Moers Sie serviert die Literatur zum Frühstück

Moers · Fünfte Staffel, Halbzeit: Sonntag setzt das Schlosstheater Moers seine Reihe "Literarisches Frühstück" im Schloss fort. Nicole Nikutowski, die die Reihe konzipiert hat, stellt einen literarischen "Außenseiter" in den Mittelpunkt: Hubert Fichte.

 Nicole Nikutowski ist Dramaturgin am Moerser Schlosstheater. Sie befasste sich auch in ihrer Magister-Arbeit mit dem Autor Hubert Fichte, der heute zu den ersten Literaten der deutschen Popkultur gilt.

Nicole Nikutowski ist Dramaturgin am Moerser Schlosstheater. Sie befasste sich auch in ihrer Magister-Arbeit mit dem Autor Hubert Fichte, der heute zu den ersten Literaten der deutschen Popkultur gilt.

Foto: Klaus Dieker

Nicole Nikutowski, Dramaturgin am Schlosstheater, freut sich auf das "Literarische Frühstück" am Sonntag: "Seitdem ich die Reihe gestalte, möchte ich dem Publikum Hubert Fichte vorstellen." Entdeckt hat sie den wenig bekannten Autor während ihres Studiums an der Freien Universität Berlin, an der sie Literaturwissenschaft und Theaterwissenschaft studierte. Sie beschäftigte sich mit Autoren, die in ihrenBüchern versuchen, die Welt zu beschreiben.

"Wobei dies kaum gelingen kann, weil die Beschreibungen immer auch persönlich eingefärbt sind." Hubert Fichte sei ein spannender Autor, sagt sie, mit einer verkappten, aber auch intimen Sprache. "Seine Texte sind Wortgewitter, sehr rhythmisch. Trotzdem gelingt es ihm, Bilder im Kopf seiner Leser zu erzeugen. Er war in jungen Jahren selbst Schauspieler. Vielleicht achtete er als Autor deshalb auf Mimik und Gesten, denn so gelangen ihm sehr lebendige Texte.

" Fichtes Werk fand Eingang in ihre Magister-Arbeit, in der sie das Thema Welt und Selbsterfahrung im schriftstellerischen Prozess beschrieb. Weltbetrachtung und Selbstbetrachtung spiegeln sich auch im Werk von Hubert Fichte wider. Dass Nicole Nikutowski den Autor nun in der fünften Staffel des "Literarischen Sonntagsfrühstück" präsentieren kann, hat auch mit dem diesjährigen Thema zu tun. Es geht um die "Außenseiter", um Autoren, die in irgendeiner Form unter Repressalien standen, dieses Erlebnis aber produktiv umgesetzt haben.

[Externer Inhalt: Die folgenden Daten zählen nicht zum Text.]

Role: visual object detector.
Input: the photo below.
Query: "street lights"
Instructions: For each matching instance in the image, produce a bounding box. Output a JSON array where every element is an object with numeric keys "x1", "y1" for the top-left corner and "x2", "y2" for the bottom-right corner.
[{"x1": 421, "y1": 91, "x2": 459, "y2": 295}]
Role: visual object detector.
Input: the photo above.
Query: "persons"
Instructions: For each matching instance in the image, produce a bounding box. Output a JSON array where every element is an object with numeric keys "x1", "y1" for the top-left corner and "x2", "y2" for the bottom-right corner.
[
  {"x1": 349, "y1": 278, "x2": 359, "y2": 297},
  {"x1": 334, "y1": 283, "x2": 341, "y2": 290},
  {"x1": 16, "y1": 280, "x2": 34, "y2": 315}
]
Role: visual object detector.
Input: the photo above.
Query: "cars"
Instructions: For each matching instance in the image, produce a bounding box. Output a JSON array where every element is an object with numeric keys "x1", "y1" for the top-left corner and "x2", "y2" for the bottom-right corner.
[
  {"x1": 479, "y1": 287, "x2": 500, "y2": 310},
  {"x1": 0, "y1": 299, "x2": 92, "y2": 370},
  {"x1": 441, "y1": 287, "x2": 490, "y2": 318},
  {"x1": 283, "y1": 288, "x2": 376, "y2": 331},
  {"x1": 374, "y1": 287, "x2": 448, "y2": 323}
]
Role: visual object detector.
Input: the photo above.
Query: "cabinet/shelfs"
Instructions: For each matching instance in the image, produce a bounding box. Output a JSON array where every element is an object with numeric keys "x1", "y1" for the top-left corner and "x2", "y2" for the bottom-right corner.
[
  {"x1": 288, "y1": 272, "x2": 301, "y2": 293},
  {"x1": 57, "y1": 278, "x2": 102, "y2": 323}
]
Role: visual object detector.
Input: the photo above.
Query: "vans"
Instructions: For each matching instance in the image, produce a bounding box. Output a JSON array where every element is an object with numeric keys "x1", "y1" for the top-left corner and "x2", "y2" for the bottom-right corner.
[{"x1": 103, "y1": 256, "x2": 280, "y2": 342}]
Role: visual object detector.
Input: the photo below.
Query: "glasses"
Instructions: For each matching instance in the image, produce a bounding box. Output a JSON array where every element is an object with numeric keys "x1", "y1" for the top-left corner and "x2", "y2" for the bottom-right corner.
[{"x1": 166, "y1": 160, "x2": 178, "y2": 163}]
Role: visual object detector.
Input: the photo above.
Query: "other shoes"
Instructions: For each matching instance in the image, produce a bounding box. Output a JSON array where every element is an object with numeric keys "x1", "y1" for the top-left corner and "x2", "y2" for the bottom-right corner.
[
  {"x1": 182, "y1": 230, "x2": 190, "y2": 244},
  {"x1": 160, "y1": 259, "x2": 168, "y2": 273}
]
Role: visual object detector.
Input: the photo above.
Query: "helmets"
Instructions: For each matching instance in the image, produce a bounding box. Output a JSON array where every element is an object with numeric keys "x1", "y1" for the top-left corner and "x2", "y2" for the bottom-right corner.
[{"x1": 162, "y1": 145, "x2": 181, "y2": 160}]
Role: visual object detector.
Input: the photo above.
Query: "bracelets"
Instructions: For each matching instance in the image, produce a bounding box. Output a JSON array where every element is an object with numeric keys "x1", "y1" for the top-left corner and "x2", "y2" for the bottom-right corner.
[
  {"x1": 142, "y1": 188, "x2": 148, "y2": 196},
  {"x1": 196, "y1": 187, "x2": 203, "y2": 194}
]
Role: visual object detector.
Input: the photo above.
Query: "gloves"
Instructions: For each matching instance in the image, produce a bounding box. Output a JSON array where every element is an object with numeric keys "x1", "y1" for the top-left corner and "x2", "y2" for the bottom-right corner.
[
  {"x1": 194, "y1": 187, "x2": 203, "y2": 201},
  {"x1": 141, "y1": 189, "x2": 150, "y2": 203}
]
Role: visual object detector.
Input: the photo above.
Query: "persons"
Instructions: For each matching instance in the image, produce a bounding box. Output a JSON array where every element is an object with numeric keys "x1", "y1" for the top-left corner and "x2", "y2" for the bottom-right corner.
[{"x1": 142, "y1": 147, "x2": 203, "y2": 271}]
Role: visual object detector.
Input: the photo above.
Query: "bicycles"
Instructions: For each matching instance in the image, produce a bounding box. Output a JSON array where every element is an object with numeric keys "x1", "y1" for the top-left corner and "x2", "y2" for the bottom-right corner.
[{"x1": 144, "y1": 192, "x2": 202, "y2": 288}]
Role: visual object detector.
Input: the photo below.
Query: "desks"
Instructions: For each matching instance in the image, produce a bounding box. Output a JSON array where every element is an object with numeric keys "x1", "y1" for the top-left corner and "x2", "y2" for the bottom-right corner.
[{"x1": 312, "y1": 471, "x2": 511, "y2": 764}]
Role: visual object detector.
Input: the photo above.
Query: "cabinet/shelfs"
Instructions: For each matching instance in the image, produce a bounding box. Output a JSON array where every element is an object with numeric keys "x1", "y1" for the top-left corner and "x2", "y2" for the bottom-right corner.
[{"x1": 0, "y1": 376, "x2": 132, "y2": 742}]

Nachdem bereits die Autoren Jean Genet und Albertine Sarrazin im Fokus der szenischen Lesungen standen, folgt nur Hubert Fichte als "Held der Subkultur". Fichte, unehelicher Sohn eine Souffleuse, hatte einen jüdischen Vater. Seine Mutter schickte ihn als Siebenjährigen in ein katholisches Waisenhaus, um ihn vor den Nationalsozialisten zu schützen. Im Alter von etwa 14 Jahren lernte er den Schriftsteller Hans Henny Jahnn kennen, entdeckte durch ihn die Literatur und seine eigene Homo- beziehungsweise Bisexualität.

"In den Nachkriegsjahrzehnte galt Fichte als Abweichler von der literarischen Grammatik seiner Zeit. Heute zählt man ihn zu den ersten Literaten der deutschen Popliteratur. Das Spannende in dieser Reihe ist, das Fichte mit Jean Genet, mit dem wir den aktuellen Reigen eröffnet haben, ein Interview geführt hatte." Fichte sei viel um die Welt gereist. In seinem Text "Versuch über die Pubertät" gehe es in der ersten Szene um Brasilien.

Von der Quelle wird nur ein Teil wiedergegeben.